What the exercise asks: Nothing but the lines from the line with "How far is man's" through the end of the data is to be copied, and each is to be copied exactly.

Extracted data:
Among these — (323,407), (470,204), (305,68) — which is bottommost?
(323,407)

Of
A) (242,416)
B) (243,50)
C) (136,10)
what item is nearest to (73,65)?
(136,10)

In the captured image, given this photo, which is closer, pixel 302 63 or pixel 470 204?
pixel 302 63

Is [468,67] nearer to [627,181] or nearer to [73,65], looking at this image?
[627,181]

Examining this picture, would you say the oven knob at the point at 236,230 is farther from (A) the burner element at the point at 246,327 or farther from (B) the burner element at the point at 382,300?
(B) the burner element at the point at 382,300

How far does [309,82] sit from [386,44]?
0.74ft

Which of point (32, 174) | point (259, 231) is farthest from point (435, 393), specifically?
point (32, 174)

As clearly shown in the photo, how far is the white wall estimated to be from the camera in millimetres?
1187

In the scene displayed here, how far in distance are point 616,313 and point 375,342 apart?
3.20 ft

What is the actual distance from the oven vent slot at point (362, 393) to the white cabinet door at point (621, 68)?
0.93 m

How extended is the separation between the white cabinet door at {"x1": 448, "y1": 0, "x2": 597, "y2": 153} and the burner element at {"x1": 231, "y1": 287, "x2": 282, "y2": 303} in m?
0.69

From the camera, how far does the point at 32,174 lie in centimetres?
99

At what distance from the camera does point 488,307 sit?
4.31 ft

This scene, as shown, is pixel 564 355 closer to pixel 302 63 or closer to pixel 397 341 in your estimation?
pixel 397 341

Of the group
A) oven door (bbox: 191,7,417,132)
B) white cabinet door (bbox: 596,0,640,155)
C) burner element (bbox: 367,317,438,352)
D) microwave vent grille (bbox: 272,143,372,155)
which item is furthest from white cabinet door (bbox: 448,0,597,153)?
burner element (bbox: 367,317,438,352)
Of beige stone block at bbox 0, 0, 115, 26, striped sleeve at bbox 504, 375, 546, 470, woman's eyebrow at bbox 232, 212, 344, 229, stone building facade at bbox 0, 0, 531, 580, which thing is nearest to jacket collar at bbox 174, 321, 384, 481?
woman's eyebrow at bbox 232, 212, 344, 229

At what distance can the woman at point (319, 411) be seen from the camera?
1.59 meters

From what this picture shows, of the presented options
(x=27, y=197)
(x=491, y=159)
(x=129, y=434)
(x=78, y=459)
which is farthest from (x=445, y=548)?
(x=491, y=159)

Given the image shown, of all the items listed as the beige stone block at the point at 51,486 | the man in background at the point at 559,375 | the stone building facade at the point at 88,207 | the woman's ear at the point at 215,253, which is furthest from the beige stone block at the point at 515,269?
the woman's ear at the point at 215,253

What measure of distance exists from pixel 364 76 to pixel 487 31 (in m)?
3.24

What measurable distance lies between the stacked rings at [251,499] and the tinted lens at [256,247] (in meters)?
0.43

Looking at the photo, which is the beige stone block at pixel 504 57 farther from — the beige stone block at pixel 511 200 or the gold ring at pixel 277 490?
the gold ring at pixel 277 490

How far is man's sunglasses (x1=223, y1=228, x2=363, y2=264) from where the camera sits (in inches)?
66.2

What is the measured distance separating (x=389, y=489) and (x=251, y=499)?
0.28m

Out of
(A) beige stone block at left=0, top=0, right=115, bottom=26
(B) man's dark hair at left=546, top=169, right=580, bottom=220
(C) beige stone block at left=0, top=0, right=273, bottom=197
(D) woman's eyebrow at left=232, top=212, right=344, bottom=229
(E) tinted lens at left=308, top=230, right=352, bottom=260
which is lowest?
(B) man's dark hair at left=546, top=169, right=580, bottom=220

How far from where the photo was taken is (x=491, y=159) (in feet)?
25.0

Written response:
How far is man's sunglasses (x1=223, y1=228, x2=363, y2=264) from where the camera sits (in inches)?
66.2

What is the measured distance separating (x=389, y=489) and (x=251, y=499)?
0.28m

Out of
(A) beige stone block at left=0, top=0, right=115, bottom=26
(B) man's dark hair at left=546, top=169, right=580, bottom=220
(C) beige stone block at left=0, top=0, right=273, bottom=197
(D) woman's eyebrow at left=232, top=212, right=344, bottom=229
(E) tinted lens at left=308, top=230, right=352, bottom=260
which is lowest?
(B) man's dark hair at left=546, top=169, right=580, bottom=220

How far from where the photo was taken is (x=491, y=159) (in feet)?
25.0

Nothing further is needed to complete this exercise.